Absences may disqualify disabled employee
Employees who suffer from disabilities as defined in the ADA or serious health conditions as defined in the FMLA enjoy some job protections. But those protections are not unlimited.
Protections include the right to reasonable accommodations to perform the essential functions of a job under the ADA and the right to return to one’s job or an equivalent one after taking FMLA leave.
However, an employer may be legally entitled to fire an employee whose condition means she will be frequently absent following FMLA leave or can’t perform essential functions of the job because of disability-related absences. Here’s how that played out in a recent case.
Recent case: Joanne took FMLA leave for a serious health condition. Her doctors certified she would need to continue taking time off for additional treatment once she returned to work.
Her employer concluded that Joanne could not return to her job as a supervisor because continued absences would mean she was not qualified to perform the job. After all, supervision requires being present at work. Joanne was terminated and she sued.

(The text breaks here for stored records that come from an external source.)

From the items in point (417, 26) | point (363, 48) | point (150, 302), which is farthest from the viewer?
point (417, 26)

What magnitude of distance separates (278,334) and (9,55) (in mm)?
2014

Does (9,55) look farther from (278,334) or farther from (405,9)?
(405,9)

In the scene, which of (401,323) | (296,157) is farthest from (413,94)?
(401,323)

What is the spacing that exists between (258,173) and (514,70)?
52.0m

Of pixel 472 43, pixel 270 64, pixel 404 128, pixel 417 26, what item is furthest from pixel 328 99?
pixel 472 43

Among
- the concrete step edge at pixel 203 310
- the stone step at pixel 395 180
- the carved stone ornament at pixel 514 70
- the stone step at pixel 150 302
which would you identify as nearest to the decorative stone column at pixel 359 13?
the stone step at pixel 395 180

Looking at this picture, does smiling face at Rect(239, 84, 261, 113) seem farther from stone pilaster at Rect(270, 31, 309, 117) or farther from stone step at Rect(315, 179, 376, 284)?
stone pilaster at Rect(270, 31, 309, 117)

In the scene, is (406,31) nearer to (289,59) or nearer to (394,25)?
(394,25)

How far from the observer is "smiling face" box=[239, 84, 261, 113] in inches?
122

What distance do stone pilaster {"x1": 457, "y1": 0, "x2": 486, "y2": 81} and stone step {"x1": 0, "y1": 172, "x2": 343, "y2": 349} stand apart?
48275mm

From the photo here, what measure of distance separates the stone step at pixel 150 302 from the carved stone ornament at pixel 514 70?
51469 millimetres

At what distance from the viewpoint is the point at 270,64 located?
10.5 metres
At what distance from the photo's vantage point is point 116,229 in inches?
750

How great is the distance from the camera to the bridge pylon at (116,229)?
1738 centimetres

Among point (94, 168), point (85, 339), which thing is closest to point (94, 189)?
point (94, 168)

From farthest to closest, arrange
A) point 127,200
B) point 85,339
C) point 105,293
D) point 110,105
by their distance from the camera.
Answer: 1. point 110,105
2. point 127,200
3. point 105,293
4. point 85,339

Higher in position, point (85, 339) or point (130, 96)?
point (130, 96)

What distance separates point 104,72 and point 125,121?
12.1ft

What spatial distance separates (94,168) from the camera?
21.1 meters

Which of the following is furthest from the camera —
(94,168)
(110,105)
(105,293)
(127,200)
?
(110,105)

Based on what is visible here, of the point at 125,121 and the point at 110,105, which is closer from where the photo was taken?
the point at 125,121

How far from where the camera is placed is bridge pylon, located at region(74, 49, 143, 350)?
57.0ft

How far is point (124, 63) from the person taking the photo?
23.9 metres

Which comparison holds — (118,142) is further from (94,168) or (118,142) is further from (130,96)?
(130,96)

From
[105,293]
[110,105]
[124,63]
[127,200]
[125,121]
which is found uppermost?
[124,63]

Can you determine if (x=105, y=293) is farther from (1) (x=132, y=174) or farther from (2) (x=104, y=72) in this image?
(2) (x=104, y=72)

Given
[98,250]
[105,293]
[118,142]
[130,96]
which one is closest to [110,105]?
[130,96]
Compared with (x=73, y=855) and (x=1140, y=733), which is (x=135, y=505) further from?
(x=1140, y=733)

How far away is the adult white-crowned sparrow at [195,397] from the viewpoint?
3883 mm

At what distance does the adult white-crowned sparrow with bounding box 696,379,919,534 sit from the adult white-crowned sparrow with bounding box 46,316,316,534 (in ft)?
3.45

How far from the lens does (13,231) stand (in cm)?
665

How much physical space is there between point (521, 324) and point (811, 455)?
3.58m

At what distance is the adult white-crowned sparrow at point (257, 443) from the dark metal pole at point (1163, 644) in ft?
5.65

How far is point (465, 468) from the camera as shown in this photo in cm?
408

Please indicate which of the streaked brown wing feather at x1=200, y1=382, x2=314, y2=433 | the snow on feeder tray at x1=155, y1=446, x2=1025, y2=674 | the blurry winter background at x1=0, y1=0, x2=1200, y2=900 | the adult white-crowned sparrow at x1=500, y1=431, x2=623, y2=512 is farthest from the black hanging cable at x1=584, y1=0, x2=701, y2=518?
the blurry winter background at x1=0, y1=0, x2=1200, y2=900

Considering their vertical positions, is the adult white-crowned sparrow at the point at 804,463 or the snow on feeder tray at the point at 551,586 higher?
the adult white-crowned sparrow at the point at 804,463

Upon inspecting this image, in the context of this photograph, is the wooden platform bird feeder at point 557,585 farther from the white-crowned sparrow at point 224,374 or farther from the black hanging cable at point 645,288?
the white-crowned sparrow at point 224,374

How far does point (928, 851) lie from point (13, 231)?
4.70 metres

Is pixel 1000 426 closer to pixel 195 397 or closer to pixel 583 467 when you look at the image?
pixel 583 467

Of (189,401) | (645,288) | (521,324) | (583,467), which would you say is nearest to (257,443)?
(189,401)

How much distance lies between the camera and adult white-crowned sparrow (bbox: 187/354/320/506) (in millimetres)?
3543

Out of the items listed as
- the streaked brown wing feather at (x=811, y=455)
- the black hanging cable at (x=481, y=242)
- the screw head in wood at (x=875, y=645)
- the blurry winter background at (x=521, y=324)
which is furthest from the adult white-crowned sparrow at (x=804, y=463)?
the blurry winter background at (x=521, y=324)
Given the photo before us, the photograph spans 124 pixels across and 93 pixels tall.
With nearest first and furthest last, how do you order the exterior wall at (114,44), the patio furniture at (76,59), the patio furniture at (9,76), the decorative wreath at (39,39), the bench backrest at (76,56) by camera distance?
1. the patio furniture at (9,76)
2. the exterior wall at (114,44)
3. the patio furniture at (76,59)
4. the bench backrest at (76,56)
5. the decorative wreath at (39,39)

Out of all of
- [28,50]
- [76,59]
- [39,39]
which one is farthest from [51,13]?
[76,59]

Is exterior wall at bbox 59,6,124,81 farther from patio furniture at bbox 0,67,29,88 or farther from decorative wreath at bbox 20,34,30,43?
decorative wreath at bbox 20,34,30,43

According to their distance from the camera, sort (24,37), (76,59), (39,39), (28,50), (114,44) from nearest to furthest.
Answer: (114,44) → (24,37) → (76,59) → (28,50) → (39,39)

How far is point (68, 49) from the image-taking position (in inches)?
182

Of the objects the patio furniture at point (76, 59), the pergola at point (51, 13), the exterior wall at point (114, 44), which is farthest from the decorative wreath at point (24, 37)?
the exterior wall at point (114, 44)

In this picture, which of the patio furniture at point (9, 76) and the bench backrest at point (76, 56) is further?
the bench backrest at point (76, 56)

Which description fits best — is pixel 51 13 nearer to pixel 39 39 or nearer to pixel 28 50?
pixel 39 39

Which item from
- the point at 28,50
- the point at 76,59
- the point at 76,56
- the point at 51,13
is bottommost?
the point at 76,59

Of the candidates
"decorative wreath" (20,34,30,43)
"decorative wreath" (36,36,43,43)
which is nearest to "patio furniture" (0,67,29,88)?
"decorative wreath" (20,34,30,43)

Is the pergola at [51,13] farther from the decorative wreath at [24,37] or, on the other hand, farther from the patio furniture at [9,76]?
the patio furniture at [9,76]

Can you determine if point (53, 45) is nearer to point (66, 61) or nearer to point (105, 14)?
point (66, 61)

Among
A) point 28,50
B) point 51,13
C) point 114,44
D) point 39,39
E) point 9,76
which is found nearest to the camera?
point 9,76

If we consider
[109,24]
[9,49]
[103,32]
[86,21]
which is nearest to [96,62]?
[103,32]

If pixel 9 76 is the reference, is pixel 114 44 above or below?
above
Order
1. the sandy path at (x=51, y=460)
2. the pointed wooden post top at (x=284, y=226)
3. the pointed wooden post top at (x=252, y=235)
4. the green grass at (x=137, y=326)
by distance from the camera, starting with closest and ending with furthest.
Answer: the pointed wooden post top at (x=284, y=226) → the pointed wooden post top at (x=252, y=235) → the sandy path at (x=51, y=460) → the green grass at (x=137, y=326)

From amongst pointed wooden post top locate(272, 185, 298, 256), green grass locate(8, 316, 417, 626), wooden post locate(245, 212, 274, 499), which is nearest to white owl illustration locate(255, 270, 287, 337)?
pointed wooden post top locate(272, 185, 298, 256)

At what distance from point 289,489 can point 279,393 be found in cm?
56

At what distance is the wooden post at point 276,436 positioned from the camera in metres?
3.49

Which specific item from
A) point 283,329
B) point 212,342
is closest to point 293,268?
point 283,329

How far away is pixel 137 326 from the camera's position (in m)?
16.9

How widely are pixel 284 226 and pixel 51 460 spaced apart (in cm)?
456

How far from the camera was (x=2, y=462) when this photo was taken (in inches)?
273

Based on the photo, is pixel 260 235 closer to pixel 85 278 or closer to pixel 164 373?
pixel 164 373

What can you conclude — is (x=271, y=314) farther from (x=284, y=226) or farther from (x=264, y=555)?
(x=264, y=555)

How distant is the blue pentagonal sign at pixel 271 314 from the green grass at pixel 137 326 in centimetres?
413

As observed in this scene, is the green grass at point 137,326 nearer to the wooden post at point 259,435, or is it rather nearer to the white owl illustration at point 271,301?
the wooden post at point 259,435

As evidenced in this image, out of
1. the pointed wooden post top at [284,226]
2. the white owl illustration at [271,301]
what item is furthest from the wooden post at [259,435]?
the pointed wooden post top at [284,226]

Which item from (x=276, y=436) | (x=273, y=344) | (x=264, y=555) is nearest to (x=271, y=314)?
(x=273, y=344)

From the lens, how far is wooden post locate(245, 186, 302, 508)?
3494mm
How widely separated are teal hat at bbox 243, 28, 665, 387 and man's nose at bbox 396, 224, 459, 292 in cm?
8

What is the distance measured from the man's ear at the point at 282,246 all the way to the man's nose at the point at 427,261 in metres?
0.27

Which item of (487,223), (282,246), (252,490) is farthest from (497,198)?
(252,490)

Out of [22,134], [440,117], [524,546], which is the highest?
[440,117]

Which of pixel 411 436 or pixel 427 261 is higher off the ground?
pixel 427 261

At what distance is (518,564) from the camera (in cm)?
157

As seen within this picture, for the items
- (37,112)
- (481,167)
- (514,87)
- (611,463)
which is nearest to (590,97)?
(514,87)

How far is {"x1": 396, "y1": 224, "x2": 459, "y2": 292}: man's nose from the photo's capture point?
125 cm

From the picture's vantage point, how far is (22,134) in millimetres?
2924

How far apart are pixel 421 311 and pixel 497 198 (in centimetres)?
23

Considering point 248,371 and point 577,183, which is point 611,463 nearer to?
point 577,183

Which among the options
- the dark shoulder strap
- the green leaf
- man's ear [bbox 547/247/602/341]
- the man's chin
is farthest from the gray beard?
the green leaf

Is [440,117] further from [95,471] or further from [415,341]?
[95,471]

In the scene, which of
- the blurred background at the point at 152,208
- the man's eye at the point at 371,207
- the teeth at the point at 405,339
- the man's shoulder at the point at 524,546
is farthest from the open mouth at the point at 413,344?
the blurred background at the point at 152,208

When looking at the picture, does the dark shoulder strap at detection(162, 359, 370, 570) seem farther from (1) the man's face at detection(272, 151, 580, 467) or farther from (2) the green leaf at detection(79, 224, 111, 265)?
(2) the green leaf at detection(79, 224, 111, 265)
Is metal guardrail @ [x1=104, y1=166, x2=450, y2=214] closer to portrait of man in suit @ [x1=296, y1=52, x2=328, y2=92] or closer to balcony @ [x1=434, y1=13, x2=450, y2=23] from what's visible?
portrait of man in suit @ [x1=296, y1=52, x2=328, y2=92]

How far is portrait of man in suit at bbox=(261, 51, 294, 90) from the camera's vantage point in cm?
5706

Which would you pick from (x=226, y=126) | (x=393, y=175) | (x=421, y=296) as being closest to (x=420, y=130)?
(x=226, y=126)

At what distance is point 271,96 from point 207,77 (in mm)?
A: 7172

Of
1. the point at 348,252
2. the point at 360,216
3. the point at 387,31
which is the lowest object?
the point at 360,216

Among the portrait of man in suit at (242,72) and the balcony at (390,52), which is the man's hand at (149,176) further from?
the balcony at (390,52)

The employer argued it could not come up with an accommodation that allowed Joanne to miss work without advance notice and still supervise subordinates. Thus, it reasoned, Joanne was not a qualified employee under the ADA, nor was she entitled to reinstatement to a job that she could no longer do due to continued absences.
The court agreed and dismissed Joanne’s lawsuit. (Ogden v. PUD, 9th Cir., 2018)
Final note: For jobs that require a worker’s physical presence, attendance remains an essential function. Yes, the worker may be entitled to 12 weeks of FMLA leave until that leave has been exhausted. But she may not always get her job back.